The remaining 30g of carbs can come selections from the following
• Nuts; 2 serves per day (30g serves each). Two handfuls per day will give you about 10g of carbs.
• Dairy; 2 serves per day will give you around 20g of carbs (a serve is a glass of milk or a few cubes of cheese, or a tub of natural yogurt).
• Fruits; 1 serve per day. The high sugar fruits such as apple, banana, orange, pear, have around 20g or sugar. Other low sugar fruits can also be added such as melons or berries.
• Beans and peas –A possible source of protein, also contain good fiber and carbohydrate.
• Potatoes – can also be added occasionally, but not too often is you are trying to lose weight. Sweet potatoes, despite their name, are the better choice, as the blood sugar rush is not as great.
• Summing up the above will give you close to the 110g target
- Fats @ 70g
o Fats confuse most people. Let me tell you something first: fats aren’t bad. Quite the contrary. They’re important to our health and are a natural part of our diet. Fats – poly unsaturated and mono-unsaturated – help drive our hormones, as well as our immune system, and help support cell and nerve health. There are “Essential fatty acids” that we need and can only be obtained from foods, as we can’t manufacture them ourselves.
o What our bodies need for energy is actually glycogen, not carbohydrates. Glycogen is the form that sugars are stored in the body for use as energy. Carbohydrates are one possible source of glycogen, but are bodies can actually manufacture it from other sources. In people who don’t consume high portions of carbohydrates each day, the body adapts to deriving glycogen from other sources and this often involves the conversion (breakdown) of fats.

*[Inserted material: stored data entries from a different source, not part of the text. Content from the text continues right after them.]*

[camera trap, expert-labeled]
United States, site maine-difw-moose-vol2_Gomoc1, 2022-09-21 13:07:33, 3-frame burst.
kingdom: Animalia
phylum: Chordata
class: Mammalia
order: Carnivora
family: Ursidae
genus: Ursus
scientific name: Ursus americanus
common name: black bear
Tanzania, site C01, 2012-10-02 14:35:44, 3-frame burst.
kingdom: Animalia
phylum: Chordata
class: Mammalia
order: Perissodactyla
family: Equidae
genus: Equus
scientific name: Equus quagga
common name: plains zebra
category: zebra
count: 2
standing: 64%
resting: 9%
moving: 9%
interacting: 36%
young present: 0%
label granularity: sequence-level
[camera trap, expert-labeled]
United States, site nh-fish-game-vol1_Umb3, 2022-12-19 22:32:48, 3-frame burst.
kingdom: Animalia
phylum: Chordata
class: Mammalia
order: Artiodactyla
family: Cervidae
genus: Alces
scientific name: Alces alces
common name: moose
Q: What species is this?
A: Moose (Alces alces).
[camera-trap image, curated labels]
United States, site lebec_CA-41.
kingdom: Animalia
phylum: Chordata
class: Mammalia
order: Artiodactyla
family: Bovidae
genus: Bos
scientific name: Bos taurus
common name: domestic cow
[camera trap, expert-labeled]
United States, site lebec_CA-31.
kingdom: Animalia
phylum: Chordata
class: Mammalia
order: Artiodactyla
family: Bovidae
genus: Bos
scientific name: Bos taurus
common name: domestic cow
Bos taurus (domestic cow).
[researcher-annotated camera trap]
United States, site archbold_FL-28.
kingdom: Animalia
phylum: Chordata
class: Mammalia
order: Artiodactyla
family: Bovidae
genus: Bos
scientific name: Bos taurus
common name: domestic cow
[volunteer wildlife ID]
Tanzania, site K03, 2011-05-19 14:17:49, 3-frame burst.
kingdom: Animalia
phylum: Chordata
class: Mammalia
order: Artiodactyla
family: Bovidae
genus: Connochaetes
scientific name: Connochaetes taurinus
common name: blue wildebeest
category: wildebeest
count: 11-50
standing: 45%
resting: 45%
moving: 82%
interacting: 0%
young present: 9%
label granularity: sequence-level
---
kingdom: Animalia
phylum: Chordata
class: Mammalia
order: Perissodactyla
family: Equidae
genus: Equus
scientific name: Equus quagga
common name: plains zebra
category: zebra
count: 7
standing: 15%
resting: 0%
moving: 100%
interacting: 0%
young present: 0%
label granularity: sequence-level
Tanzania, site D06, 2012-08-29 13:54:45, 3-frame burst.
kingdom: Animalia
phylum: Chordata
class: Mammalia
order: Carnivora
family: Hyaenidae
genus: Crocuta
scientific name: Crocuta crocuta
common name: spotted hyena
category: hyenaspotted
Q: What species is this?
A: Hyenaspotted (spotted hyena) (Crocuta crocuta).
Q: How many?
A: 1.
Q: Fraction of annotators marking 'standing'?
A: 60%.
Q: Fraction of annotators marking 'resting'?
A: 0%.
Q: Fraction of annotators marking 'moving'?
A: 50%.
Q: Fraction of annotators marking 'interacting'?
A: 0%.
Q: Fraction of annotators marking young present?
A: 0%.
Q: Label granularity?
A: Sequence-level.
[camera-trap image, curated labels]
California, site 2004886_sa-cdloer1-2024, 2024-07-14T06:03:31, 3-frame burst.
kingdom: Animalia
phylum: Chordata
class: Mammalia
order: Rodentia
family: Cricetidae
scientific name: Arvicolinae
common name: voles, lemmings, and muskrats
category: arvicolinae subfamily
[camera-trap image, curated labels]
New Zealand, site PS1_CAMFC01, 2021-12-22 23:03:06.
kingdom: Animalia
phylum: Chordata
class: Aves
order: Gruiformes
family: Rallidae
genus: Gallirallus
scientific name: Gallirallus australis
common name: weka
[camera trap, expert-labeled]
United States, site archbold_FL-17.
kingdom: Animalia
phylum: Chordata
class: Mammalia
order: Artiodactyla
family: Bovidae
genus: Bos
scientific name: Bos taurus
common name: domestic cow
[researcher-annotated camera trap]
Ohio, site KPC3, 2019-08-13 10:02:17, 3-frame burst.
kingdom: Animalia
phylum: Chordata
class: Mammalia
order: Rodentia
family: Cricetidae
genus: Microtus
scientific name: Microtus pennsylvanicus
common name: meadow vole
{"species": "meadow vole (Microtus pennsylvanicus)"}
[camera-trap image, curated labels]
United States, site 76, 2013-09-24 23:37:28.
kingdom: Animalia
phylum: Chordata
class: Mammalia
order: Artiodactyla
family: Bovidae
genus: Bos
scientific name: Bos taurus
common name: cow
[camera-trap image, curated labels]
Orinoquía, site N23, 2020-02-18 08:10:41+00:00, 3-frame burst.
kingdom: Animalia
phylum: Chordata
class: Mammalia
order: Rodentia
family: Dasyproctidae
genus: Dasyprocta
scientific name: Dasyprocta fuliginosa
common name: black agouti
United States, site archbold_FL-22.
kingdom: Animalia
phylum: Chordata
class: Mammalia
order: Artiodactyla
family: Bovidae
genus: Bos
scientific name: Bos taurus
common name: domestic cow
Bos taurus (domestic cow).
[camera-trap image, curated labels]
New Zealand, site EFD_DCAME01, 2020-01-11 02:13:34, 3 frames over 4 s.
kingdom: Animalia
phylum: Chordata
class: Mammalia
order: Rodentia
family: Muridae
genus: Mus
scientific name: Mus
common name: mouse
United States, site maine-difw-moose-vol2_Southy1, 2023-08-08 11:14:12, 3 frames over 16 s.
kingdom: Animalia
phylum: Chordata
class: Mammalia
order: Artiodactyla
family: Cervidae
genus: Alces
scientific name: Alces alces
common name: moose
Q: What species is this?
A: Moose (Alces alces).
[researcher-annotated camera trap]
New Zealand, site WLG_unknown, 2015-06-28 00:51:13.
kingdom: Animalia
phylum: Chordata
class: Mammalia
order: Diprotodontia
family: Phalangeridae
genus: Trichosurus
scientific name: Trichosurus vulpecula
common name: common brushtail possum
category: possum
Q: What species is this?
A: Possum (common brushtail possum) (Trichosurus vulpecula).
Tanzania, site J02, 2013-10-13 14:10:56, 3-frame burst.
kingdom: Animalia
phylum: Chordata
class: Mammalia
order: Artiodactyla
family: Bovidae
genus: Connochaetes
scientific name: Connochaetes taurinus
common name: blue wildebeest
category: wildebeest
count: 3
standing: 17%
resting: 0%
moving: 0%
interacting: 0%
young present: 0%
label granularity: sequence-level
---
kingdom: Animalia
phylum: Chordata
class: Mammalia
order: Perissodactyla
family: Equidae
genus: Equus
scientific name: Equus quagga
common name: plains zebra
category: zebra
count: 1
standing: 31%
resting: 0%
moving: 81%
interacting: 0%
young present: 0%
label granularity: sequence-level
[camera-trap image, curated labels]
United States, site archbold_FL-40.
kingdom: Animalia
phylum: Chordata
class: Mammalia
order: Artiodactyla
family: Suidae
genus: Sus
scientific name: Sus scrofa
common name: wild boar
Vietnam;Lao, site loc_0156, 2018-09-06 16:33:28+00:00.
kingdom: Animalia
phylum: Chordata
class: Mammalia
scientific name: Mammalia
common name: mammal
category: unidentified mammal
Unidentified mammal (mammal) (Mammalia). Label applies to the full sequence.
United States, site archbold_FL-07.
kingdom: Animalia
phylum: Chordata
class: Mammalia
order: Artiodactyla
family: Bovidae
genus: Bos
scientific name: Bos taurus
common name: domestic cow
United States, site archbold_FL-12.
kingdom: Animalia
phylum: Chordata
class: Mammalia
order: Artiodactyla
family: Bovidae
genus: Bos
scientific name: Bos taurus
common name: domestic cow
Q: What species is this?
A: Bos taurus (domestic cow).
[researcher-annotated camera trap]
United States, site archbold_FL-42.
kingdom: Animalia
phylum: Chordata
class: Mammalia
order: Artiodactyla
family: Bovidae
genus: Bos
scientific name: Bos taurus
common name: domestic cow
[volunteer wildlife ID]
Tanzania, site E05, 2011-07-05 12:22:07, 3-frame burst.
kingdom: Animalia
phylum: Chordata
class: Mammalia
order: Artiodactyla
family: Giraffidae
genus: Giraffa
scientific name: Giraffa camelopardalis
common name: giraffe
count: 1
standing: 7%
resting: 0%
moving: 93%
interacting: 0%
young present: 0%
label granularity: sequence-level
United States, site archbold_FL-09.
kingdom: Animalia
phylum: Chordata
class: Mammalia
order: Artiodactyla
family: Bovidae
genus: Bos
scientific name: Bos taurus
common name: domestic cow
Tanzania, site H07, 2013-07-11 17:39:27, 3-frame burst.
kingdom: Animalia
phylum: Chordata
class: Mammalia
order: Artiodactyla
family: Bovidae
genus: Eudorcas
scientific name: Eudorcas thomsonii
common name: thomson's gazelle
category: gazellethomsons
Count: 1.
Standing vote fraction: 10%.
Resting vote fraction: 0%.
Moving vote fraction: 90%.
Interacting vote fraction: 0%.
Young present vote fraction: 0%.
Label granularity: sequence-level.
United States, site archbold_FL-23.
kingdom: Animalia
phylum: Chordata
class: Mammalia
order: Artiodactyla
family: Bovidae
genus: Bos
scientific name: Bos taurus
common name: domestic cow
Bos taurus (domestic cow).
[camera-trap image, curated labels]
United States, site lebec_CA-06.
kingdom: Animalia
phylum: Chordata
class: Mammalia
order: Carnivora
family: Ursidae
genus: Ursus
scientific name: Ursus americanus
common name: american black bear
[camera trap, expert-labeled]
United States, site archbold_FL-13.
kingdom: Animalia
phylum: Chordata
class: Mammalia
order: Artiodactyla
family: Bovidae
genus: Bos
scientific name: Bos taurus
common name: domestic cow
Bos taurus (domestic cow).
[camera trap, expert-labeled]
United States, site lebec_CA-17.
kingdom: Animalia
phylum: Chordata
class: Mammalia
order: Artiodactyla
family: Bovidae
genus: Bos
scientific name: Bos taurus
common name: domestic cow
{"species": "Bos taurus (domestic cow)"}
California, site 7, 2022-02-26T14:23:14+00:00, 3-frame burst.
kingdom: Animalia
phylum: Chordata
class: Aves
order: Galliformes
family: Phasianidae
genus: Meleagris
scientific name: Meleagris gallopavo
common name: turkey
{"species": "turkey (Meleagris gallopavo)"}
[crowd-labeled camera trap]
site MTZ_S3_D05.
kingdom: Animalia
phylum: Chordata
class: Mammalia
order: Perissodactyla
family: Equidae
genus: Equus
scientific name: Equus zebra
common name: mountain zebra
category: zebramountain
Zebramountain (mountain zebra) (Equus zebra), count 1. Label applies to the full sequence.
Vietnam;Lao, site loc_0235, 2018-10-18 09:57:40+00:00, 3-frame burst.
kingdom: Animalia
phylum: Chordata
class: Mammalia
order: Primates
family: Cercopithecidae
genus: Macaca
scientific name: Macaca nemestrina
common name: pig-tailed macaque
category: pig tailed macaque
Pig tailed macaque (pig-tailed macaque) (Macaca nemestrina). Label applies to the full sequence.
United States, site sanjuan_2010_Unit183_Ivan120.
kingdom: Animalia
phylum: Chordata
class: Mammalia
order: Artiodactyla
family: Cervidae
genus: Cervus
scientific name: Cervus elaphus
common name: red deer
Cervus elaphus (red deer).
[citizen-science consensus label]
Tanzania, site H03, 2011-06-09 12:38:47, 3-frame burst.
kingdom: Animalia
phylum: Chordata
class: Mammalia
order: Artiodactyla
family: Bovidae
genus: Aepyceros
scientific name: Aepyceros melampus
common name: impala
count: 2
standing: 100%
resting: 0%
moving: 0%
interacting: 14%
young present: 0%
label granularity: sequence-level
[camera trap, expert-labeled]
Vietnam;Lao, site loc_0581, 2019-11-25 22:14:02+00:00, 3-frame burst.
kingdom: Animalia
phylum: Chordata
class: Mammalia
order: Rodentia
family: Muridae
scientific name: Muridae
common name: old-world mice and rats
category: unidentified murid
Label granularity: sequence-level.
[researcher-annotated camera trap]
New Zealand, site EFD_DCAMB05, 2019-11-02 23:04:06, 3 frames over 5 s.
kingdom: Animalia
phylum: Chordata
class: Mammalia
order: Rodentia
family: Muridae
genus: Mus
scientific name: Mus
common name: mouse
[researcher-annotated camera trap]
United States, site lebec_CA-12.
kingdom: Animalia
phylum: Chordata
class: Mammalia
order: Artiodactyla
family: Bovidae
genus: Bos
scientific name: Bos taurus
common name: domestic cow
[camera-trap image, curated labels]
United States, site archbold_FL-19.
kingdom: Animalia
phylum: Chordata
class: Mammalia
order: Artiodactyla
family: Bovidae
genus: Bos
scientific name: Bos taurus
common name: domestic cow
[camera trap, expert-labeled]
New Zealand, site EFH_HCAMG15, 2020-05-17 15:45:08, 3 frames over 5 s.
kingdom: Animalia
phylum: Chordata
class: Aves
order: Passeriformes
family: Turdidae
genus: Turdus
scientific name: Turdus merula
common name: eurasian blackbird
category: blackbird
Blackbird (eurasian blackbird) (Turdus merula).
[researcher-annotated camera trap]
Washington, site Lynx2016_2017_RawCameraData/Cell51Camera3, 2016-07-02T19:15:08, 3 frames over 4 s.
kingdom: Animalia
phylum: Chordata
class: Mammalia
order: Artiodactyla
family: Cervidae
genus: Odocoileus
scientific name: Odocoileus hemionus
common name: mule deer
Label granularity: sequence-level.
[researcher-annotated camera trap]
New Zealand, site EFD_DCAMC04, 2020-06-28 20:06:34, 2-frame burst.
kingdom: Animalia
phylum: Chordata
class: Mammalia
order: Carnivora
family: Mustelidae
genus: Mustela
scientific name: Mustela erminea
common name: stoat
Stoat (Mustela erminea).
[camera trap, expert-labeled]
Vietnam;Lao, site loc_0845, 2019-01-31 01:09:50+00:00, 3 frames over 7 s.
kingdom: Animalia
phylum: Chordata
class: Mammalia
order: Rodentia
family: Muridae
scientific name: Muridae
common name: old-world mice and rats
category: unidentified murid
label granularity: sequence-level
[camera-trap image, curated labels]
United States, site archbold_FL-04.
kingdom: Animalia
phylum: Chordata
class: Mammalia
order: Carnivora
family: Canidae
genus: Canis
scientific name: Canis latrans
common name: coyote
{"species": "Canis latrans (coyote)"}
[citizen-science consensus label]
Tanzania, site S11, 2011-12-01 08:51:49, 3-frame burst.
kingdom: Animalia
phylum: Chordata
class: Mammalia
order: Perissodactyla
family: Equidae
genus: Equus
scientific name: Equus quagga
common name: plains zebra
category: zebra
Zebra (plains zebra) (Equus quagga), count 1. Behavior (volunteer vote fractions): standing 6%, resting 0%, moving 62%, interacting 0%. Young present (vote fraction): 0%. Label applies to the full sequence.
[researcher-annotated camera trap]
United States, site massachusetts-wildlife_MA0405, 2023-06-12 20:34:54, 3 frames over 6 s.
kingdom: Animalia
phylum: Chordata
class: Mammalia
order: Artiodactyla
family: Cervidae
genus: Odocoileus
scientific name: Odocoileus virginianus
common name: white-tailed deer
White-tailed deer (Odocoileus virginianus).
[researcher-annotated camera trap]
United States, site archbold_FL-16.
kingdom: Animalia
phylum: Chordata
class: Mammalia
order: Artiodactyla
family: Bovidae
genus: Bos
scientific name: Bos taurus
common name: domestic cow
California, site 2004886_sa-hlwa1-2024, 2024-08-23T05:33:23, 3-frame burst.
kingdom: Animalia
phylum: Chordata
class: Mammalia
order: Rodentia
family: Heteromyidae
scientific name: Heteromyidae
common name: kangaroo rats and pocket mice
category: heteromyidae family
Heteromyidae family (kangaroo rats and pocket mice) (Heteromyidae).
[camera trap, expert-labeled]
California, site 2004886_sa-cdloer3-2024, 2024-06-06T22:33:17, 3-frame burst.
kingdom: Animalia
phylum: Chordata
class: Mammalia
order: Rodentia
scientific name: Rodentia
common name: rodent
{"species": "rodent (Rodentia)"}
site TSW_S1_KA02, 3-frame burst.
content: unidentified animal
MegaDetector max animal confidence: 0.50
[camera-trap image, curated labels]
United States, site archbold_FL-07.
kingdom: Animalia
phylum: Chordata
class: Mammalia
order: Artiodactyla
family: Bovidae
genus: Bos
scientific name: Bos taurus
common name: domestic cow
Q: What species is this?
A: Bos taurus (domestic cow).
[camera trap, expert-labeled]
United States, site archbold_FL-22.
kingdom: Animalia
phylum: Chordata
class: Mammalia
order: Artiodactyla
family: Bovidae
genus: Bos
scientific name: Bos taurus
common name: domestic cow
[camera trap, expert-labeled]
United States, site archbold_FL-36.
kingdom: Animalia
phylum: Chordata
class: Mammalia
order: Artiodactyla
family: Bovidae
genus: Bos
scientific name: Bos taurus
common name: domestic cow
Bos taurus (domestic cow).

o Cholesterol also confuses people. We make most of it ourselves (in the liver) that’s more likely that sugars in our diet contribute to our own system getting out of hand and making too much. Sugars in turn can cause inflammation and the cholesterol can be laid down to try to quell the inflammation – the result is that when it all turns nasty, cholesterol in the form of plaque is branded the perpetrator. Cholesterol is found in the arteries, particularly within the heart, and is blamed for the heart disease, whereas it is more likely that it was sugar causing the inflammation and the cholesterol was acting as a “band-aid”. Unfortunately, this is one case where the body’s solution can also act against us.
o Let’s talk servings. The two servings of nuts mentioned earlier will give you 24g of good fats. Olive oil can be added to salads and vegetables (do not cook with it – add it raw afterwards) – two tablespoons per day is 40g. You can also add a healthy natural supplement such as fish oil (5-15g per day) or flaxseed oil (10-15g per day).
There you have it – a nutrition guideline for losing weight and maintaining health! One of the most important things you can do to not only lose weight but to keep it off is to plan. Check back in next time for advice on planning your nutritional regime.
AMP Your Workout Smart Tips:
- It’s important to not only know what to eat, but how much to eat.
- Proteins, carbohydrates and fats are essential components of our everyday diet. Aim to consume them in reasonable portions throughout the day.
- Don’t be scared of fat. We all need it for health. Choose predominantly the good kinds of fat – polyunsaturated and monounsaturated fats found in nuts, avocados, olive oil, seeds.